→ **PROBLEM TO SOLVE**
Return every line below as is, leaving out the pictures.

→ **SOURCE DATA**

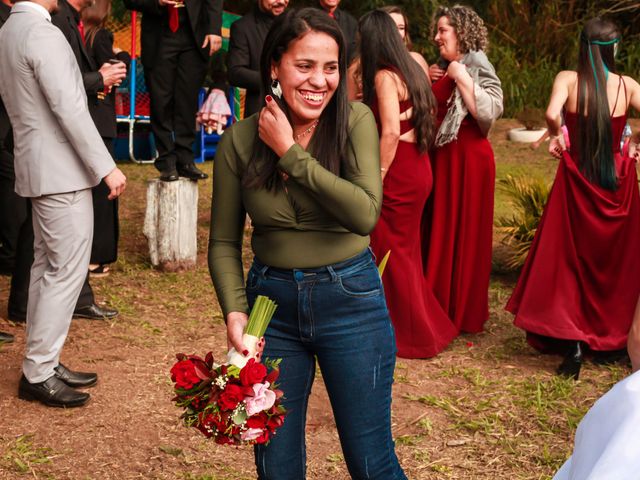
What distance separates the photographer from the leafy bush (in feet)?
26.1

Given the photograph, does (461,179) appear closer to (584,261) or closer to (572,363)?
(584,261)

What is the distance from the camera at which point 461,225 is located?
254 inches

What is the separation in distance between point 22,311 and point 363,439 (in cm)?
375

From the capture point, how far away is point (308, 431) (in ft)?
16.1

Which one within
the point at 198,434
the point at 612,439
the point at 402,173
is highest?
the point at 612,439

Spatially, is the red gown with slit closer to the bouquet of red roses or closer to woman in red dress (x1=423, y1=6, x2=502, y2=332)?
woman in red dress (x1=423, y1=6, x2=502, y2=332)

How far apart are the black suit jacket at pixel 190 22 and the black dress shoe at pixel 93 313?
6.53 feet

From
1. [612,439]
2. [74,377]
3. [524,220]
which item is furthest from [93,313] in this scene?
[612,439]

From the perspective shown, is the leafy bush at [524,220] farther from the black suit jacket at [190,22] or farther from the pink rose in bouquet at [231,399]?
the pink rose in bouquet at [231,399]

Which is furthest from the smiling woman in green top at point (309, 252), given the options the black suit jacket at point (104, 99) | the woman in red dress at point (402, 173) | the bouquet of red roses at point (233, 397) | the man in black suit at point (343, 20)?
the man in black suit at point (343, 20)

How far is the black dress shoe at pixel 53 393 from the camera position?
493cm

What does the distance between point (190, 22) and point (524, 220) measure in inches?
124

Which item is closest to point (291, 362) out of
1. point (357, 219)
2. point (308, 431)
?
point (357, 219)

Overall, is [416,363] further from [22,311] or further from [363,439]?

→ **EXERCISE RESPONSE**
What distance separates the photographer from the leafy bush (in feet)?
26.1

Given the photograph, does (461,179) appear closer to (584,261) or closer to (572,363)?
(584,261)

What is the distance from the camera at which point 461,225 is located?
254 inches

What is the separation in distance between point 22,311 and point 363,439 (in cm)?
375

From the capture point, how far away is point (308, 431) (in ft)?
16.1

Which one within
the point at 198,434
the point at 612,439
the point at 402,173
is highest?
the point at 612,439

Spatially, is the red gown with slit closer to the bouquet of red roses or closer to woman in red dress (x1=423, y1=6, x2=502, y2=332)?
woman in red dress (x1=423, y1=6, x2=502, y2=332)

How far apart are the black suit jacket at pixel 190 22 and the black dress shoe at pixel 93 313?
6.53 feet

From
1. [612,439]
2. [74,377]
3. [524,220]
which item is furthest from [93,313] in this scene?
[612,439]

From the perspective shown, is the leafy bush at [524,220] farther from the black suit jacket at [190,22] or farther from the pink rose in bouquet at [231,399]?
the pink rose in bouquet at [231,399]

Which is furthest from the smiling woman in green top at point (309, 252), given the options the black suit jacket at point (104, 99) | the woman in red dress at point (402, 173) | the bouquet of red roses at point (233, 397) | the man in black suit at point (343, 20)?
the man in black suit at point (343, 20)

How far is the black dress shoe at pixel 53 393 from the camera position?
493cm

What does the distance between point (190, 22) and point (524, 220) measure in inches?
124

Which item is closest to point (291, 362) out of
1. point (357, 219)
2. point (308, 431)
?
point (357, 219)

Overall, is [416,363] further from [22,311] or further from [363,439]?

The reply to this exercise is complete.